Your children’s education is incredibly important, and there are many considerations that go into making a decision to homeschool your kids. After all, you want to give your kids the best start in life that you can.
Homeschooling includes so many things in addition to academics, such as physical skills, social skills, field trips, sports, music, and much more.
How can you create a well-rounded homeschool program that gives your children the most benefits that you can?
These strategies will help you create a successful homeschooling program for your children:
Read everything you can about the different curricula that are available. Talk to other homeschooling parents, as well as their home schooled kids, to learn from their experience.
Find out the homeschooling requirements for your area.
This varies from location to location. For example, in the United States, each state sets their own requirements for homeschooling. Some states require attendance records, as well as reports and standardized tests, while other states require little to no records.
Join a local homeschooling group.
One of the best places to find out information about homeschooling is from homeschoolers themselves. You will be able to ask them questions, let them review your practices, and show you what works for them.
Another bonus of a homeschool group is the ability to have age-appropriate activities are available. Many also co-op learning, and other parents make subjects available to their kids that they don’t have expertise in, such as a foreign language or playing a musical instrument. Some homeschooling groups have arranged all sorts of things for the kids, including field trips, sports teams, and even competitions.
Decide on the curriculum.
There are various places online where you can buy a curriculum to use at home. These will vary from traditional textbooks and workbooks for reading, writing, and arithmetic, to more custom curriculum that is aimed more at your own child’s interests.
Create your own space for homeschooling.
Where are you going to be schooling your children? Will you be using the kitchen table, or do you have a spare room available to set up for homeschooling? Do you need a blackboard or a desk? What about a computer or space for storage?
Keep in mind that kids need very little to learn, especially in the beginning. Many families have successfully homeschooled their children from kindergarten through high school at the kitchen table. Don’t worry if you don’t have the space to create a classroom area.
Set specific goals.
It is important when homeschooling to set specific goals. This is because you will likely be moving at a different pace to those in traditional schooling.

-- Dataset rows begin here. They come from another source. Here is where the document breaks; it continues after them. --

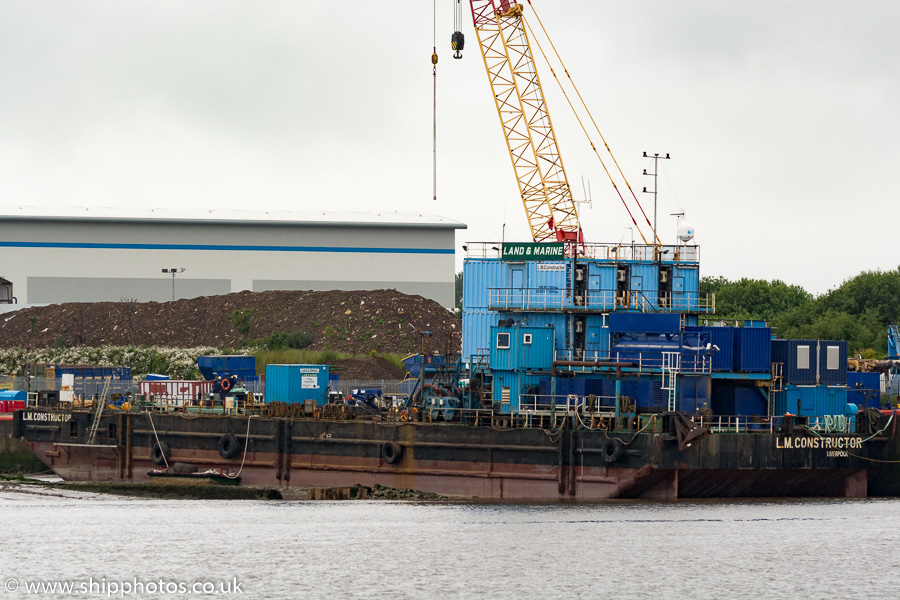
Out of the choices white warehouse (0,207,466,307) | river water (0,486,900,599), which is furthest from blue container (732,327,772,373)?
white warehouse (0,207,466,307)

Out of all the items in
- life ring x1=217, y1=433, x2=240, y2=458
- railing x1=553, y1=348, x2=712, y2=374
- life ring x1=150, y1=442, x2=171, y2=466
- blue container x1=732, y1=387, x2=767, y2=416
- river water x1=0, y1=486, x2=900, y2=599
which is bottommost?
river water x1=0, y1=486, x2=900, y2=599

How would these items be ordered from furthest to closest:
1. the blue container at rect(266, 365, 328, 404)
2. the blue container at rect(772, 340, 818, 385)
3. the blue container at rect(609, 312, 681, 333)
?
1. the blue container at rect(266, 365, 328, 404)
2. the blue container at rect(772, 340, 818, 385)
3. the blue container at rect(609, 312, 681, 333)

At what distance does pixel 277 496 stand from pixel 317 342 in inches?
2243

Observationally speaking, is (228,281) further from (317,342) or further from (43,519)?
(43,519)

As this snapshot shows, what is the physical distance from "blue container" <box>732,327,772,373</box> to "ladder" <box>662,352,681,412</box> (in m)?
2.45

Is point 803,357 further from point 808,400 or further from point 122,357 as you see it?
point 122,357

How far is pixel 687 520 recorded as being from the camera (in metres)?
46.9

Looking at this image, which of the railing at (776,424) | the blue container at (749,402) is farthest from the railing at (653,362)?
the blue container at (749,402)

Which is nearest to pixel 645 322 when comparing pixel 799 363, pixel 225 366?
pixel 799 363

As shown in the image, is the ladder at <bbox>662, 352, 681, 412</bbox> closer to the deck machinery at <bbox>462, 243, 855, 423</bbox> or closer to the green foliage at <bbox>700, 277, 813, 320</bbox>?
the deck machinery at <bbox>462, 243, 855, 423</bbox>

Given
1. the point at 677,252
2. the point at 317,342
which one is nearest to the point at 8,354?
the point at 317,342

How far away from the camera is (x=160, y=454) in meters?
60.3

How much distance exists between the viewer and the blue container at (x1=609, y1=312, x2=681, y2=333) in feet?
169

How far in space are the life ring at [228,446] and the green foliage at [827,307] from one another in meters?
54.2
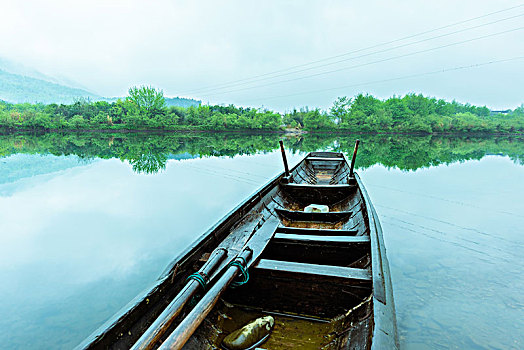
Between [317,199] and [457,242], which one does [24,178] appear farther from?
[457,242]

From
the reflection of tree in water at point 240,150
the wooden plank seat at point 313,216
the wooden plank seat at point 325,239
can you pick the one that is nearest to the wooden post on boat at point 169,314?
the wooden plank seat at point 325,239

Remember that each child will learn on their own pace, and if you stay steady in your goals, your child WILL LEARN.
Keep in mind that your child didn’t “read the books” when it came to the age they should crawl, roll over, walk, and even become potty trained. The same will be for their education. Don’t worry about what other kids around them are doing. Unless you observe serious issues such as possible dyslexia or other learning issues, your child will learn algebra when they are ready. I personally believe that teaching them life skills such as how to budget, how to garden, etc. are just as, if not more important than things like algebra!
Create your own schedule.
Once you’ve thought about goals for your child, it’s time to create a schedule that supports those goals. Make a plan of what subjects you are planning to do on each day, and whether there will be any field trips. Also, include time in your children’s schedule for physical activity, socializing, and making friends.
Having said that, remember that homeschooling doesn’t have to be set to Monday through Friday 8 AM to 3 PM to be successful. Many families have Dad do some teaching at night after work, or do field trips on Sunday and take the following Wednesday off.
Cuddling up on the couch and reading books together all day long is also learning. Keep that in mind when setting your schedule that flexibility will be a huge key to success. For us, we do school in the morning and then let the kids play in the afternoons (remember, ours are 4 and 2 currently so there isn’t much formal homeschooling happening…yet!)
Remember that homeschooling doesn’t equal isolated.
If you take your child to the grocery store, and they interact with the cashier, that IS socialization. While having their own friends, learning how to behave around all ages, not just kids their age is important in their growth.
If you are concerned about their socialization, try volunteering as a family at your local food bank. Your older children may be able to volunteer at the local library as a page, or even at an animal shelter helping to take care of animals.
Clubs such as 4H, and others also provide means for a child to interact with others on a regular basis. Just remember to NOT over schedule them or yourself, or you risk burnout.
With a bit of patience, a pinch of planning, and loads of flexibility and love for your child, you can be successful at homeschooling. Enjoy the journey!